The regulator-approved digital therapeutics behind such valuations are being positioned as high-margin products. Some of their features have been patented and their algorithms are proprietary, which protects the firms from having their products copied. In America, Pear Therapeutics sells a three-month course of its insomnia app Somryst for $899. Akili’s EndeavourRx therapy for ADHD is $450 for a three-month course. In Germany most of the digital therapeutics that have been vetted by regulators are priced at €400-500 ($450-560) per course.

For all their promise, digital therapeutics are still a novelty among doctors. Matteo Berlucchi, a “serial digital entrepreneur” who founded Healthily, an AI self-care app and website, reckons that it may take as much as 15 years for digital therapies to be used as much as pills are today. It often takes a decade or two for innovative drugs to become widely used because clinicians and insurers are very conservative groups, says Murray Aitken from IQVIA, a research firm.

That is why the makers of some digital therapeutics are partnering with pharmaceutical companies, which have the sales teams to market their products to doctors. Financially this is small beer for big pharma. Analysts put the digital-therapeutics market at $3.3bn in 2020, when pharmaceutical sales reached $1.1trn. But the market is expected to grow by about 20% a year for the next five to ten years. And such deals offer other benefits. Some pharma companies think digital therapeutics could increase their drug sales by boosting the efficacy of their drugs and the brand loyalty of their customers. If patients exercise, sleep and adhere to their drug regimen, they feel better and may have fewer side-effects. In these medication-centred models the app often has the company’s branding. For some drug makers, the biggest draw may be the fact that the apps generate vast amounts of real-time intelligence on their customers.

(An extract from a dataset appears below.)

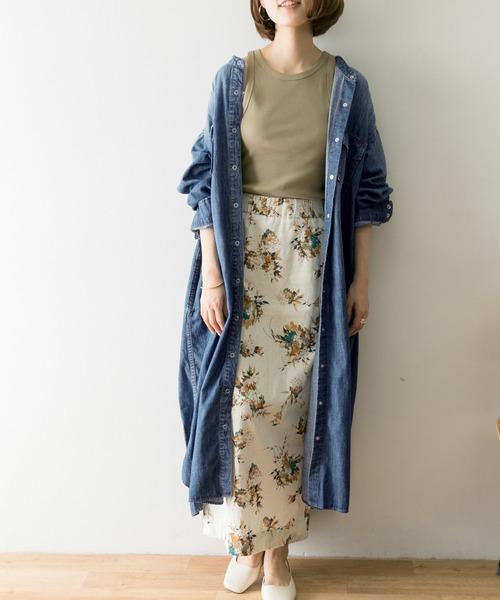 フラワープリントスカートの服装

Even in a supporting role to conventional health care, though, digital therapeutics could eventually transform medicine. Those that target the workings of the brain are some of the most exciting. MedRhythms, based in Boston, has produced a therapy that uses music to restore movement-related brain connections in people undergoing rehabilitation after a stroke. Sensors attached to patients’ shoes measure gait and feed the results into an AI-based algorithm that mixes a customised beat into a playlist chosen by the patient—like a personalised DJ of sorts. The therapy is in clinical trials for strokes and there are plans to test it for Alzheimer’s, multiple sclerosis and Parkinson’s disease.

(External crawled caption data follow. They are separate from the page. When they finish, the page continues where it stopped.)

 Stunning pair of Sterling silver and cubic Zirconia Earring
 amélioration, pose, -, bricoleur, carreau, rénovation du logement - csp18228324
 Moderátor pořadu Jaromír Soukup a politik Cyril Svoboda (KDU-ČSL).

Chrissy Bellows, a 74-year-old stroke survivor in Maine, is one of the early-trial participants. She had been told that improvement in her condition was highly unlikely more than two years after her stroke. That meant being dependent on her husband to walk, a few steps at a time. After the Med Rhythms treatment, however, she can walk up to 100 metres without support. Her husband recalls a therapy session in which she was walking towards a set target but suddenly stood still, as if her leg couldn’t move. It turned out the music had stopped. Such is the power it has over the brain’s control of the body.

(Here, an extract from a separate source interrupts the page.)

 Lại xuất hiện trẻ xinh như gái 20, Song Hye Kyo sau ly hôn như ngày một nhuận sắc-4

Cognito’s Mr Vaughan thinks that digital therapeutics will play a big role in conditions that are now hard to treat, such as brain disorders. “I think that 15-20 years from now the idea that you give someone a systemic drug, either a pill or an injection, hoping that some small amount of it gets into the brain and then it actually changes electrical activity in the brain before the rest of it piles up in your liver or kidneys and causes a problem…I think we’re going to look back on that as going after flies with hammers.”